By the way, it should be noted that the Crimean Tatars carry their name "Tatars" by misunderstanding. In fact, they have nothing in common ethnically with historical Tatars or Tatar-Mongols.


Hitler wanted to move the Baltic states to Siberia


Andrey Pavlovich, there is one more date this year. In March 1949, Stalin deported hundreds of thousands of Balts to Siberia.
Where are hundreds of thousands from? You just listened to NATO propaganda. 60 years ago, 20,173 people were deported from Estonia, 31,917 people from Lithuania, 42,149 people from Latvia. These NKVD-NKGB archives have long been in the public domain. At the same time, during the Khrushchev thaw in 1959, all the Balts, unlike the Crimean Tatars, were allowed to return home.
Now let's find out who these people were and why they were expelled. The so-called forest brothers and members of their families were deported. And they were expelled not because they collaborated with the Nazis, it seemed to be forgiven them, but for participation in gangs that remained on the territory of the Baltic states after the defeat of the German troops.

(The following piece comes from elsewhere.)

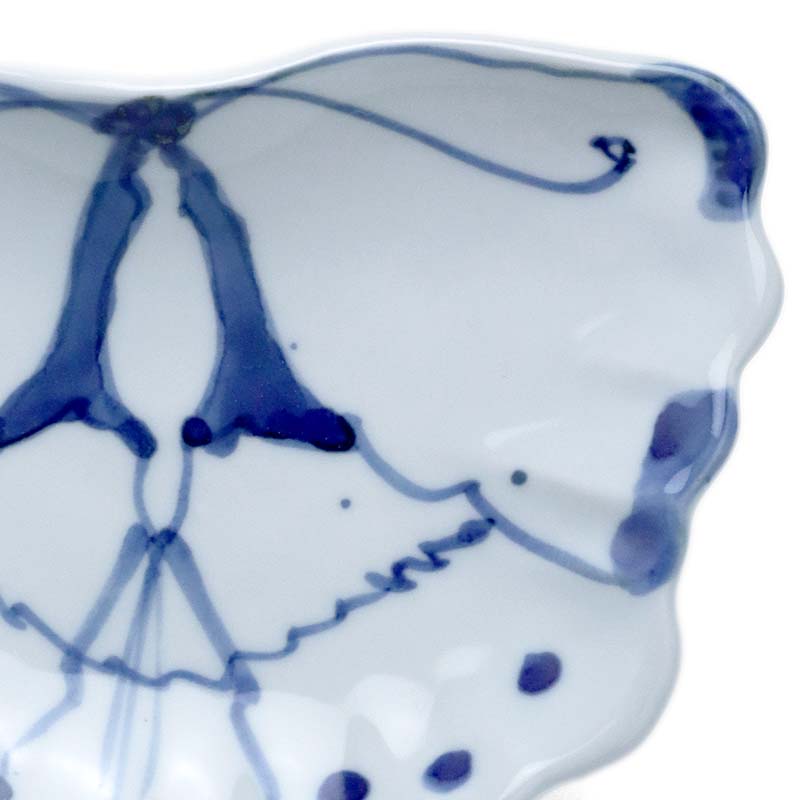 九谷 蝶形 変形豆皿 アンティーク 九谷 蝶形 変形豆皿 アンティーク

During the period from 1945 to 1949, these "forest brothers" were killed: in Lithuania - 25,108, in Latvia - 4780, in Estonia - 891 people.
- I read that during the years of the war in the Baltic States, following the example of Germany, almost all Jews were destroyed.
- And not by the SS, but by the local police. According to the Reich Ministry for the Occupied eastern regions, a total of about 120 thousand Jews.
- Why did they curry favor with the Germans?
- They hoped that Hitler would allow them to create their own states. Many rabid nationalists still believe that this would have happened if not for the “Soviet occupation” in 1944. But Germany's plans for the Baltics were completely different. Many documents on this subject have been published in a recently published book. Igor Pykhalov Why did Stalin evict peoples? Thus, in Berlin, at a meeting on Germanization in the Baltic countries, it was decided: “The majority of the population is not suitable for Germanization. The racially undesirable parts of the population are to be deported to Western Siberia". In Estonia, it was supposed to leave 50 percent of the population, in Lithuania and Latvia - 30 percent each. In return, it was supposed to resettle Wehrmacht veterans in the Baltic states.
Slowly, this policy has already begun to be implemented. By November 1, 1943, 35 thousand German colonists already lived in the Baltic states. And instead of Siberia, 300 thousand Balts, mostly women from 17 to 40 years old, were sent to German labor camps.
- It turns out that the Baltic republics, following the Crimean Tatars, should be grateful to Stalin. If Hitler got them, farms would still be built in the depths of the Siberian ores.
- That's it. I hope the truth will someday reach the Baltics, everything is slowly reaching them. And then people will throw rotten tomatoes at the Estonian SS veterans marching in the center of Tallinn, to whom the "bloody tyrant" Stalin, out of his kindness, left his life.